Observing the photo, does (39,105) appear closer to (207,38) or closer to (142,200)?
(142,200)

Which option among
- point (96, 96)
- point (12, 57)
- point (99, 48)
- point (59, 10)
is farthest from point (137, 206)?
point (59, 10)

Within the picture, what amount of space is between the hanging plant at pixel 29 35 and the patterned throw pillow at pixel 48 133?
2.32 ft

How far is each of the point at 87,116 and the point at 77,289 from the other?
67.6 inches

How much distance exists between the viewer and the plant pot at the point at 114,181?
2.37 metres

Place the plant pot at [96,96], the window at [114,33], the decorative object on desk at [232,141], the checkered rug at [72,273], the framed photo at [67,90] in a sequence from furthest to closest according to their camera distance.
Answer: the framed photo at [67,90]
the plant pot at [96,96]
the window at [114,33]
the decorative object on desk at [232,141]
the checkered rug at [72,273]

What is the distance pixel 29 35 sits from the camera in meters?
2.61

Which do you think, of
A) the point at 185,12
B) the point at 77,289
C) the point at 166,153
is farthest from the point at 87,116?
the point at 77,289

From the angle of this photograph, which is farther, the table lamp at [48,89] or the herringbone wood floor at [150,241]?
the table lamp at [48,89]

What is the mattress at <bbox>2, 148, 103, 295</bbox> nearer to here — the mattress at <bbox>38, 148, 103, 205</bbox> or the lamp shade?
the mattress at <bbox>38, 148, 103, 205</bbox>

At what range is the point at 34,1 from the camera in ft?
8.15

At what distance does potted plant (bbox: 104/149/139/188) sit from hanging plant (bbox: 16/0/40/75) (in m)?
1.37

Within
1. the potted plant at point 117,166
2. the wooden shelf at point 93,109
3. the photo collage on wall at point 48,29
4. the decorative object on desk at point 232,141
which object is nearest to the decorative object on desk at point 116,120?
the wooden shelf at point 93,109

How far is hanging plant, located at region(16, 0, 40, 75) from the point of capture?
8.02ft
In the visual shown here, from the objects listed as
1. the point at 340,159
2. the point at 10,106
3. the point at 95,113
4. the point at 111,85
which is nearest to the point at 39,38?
+-------+
_Exercise_:
Every entry above should be retyped exactly as shown.

_The response_:
Observing the photo, does (39,105) appear closer to (207,38) or closer to (142,200)?
(142,200)

Which option among
- point (96, 96)
- point (12, 57)
- point (99, 48)
- point (59, 10)
is farthest from point (137, 206)?
point (59, 10)

Within the picture, what amount of space is between the hanging plant at pixel 29 35 and the patterned throw pillow at pixel 48 133?
2.32 ft

How far is each of the point at 87,116 and the point at 77,289 from the other?
67.6 inches

How much distance exists between the viewer and the plant pot at the point at 114,181?
2.37 metres

Place the plant pot at [96,96], the window at [114,33], the decorative object on desk at [232,141], the checkered rug at [72,273], the framed photo at [67,90] in a sequence from furthest to closest according to their camera distance.
Answer: the framed photo at [67,90]
the plant pot at [96,96]
the window at [114,33]
the decorative object on desk at [232,141]
the checkered rug at [72,273]

What is the distance pixel 29 35 sits from the camera in meters?
2.61

Which do you think, of
A) the point at 185,12
B) the point at 77,289
C) the point at 166,153
is farthest from the point at 87,116?
the point at 77,289

From the angle of this photograph, which is farther, the table lamp at [48,89] or the herringbone wood floor at [150,241]?
the table lamp at [48,89]

What is the mattress at <bbox>2, 148, 103, 295</bbox> nearer to here — the mattress at <bbox>38, 148, 103, 205</bbox> or the lamp shade?
the mattress at <bbox>38, 148, 103, 205</bbox>

At what range is the point at 34,1 from the camera in ft?
8.15

At what distance does potted plant (bbox: 104/149/139/188) sit from hanging plant (bbox: 16/0/40/75) (in m)?
1.37

Within
1. the potted plant at point 117,166
2. the wooden shelf at point 93,109
3. the photo collage on wall at point 48,29
4. the decorative object on desk at point 232,141
which object is nearest to the decorative object on desk at point 116,120?
the wooden shelf at point 93,109

How far is hanging plant, located at region(16, 0, 40, 75) from the point of capture?
8.02ft
In the visual shown here, from the objects listed as
1. the point at 340,159
2. the point at 10,106
3. the point at 95,113
4. the point at 111,85
which is nearest to the point at 39,38?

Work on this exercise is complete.